How to Estimate Difference-in-Differences in Python

A statsmodels workflow for event study estimation, with the diagnostics that separate credible estimates from noise.

COVID-19 hit every county, but it didn't hit every labor market the same way. When we want to estimate how income shifted across different types of communities (high-inequality metros versus low-inequality rural areas, for instance), we need a research design that separates the COVID effect from pre-existing trends. Difference-in-differences (DiD) does exactly this, if the assumptions hold. And that "if" carries a lot of weight. The parallel trends assumption is the backbone of any DiD design, and violating it quietly turns our estimates into noise dressed up as findings.

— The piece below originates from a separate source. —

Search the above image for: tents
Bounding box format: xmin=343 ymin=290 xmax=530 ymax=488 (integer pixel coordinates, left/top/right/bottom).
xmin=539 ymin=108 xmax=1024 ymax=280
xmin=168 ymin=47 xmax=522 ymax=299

Several packages handle DiD estimation: linearmodels offers PanelOLS with absorbed fixed effects, the R package fixest (accessible via rpy2) provides fast two-way fixed effects with Sun-Abraham corrections, and csdid implements the Callaway-Sant'Anna estimator for staggered designs. Here we use statsmodels for its transparency and accessibility, so that each step of the estimation is visible and modifiable.

One structural point worth noting upfront: ACS microdata is a repeated cross-section, not a true panel. We observe different individuals each year, identified only by their labor market area (LMA). So our coefficients capture how the income distribution within an LMA shifted over time, not how particular people's incomes changed. This distinction matters throughout the workflow.

Let's walk through a complete statsmodels workflow: from constructing interaction terms to clustering standard errors, with the diagnostics that tell us whether our estimates are worth trusting.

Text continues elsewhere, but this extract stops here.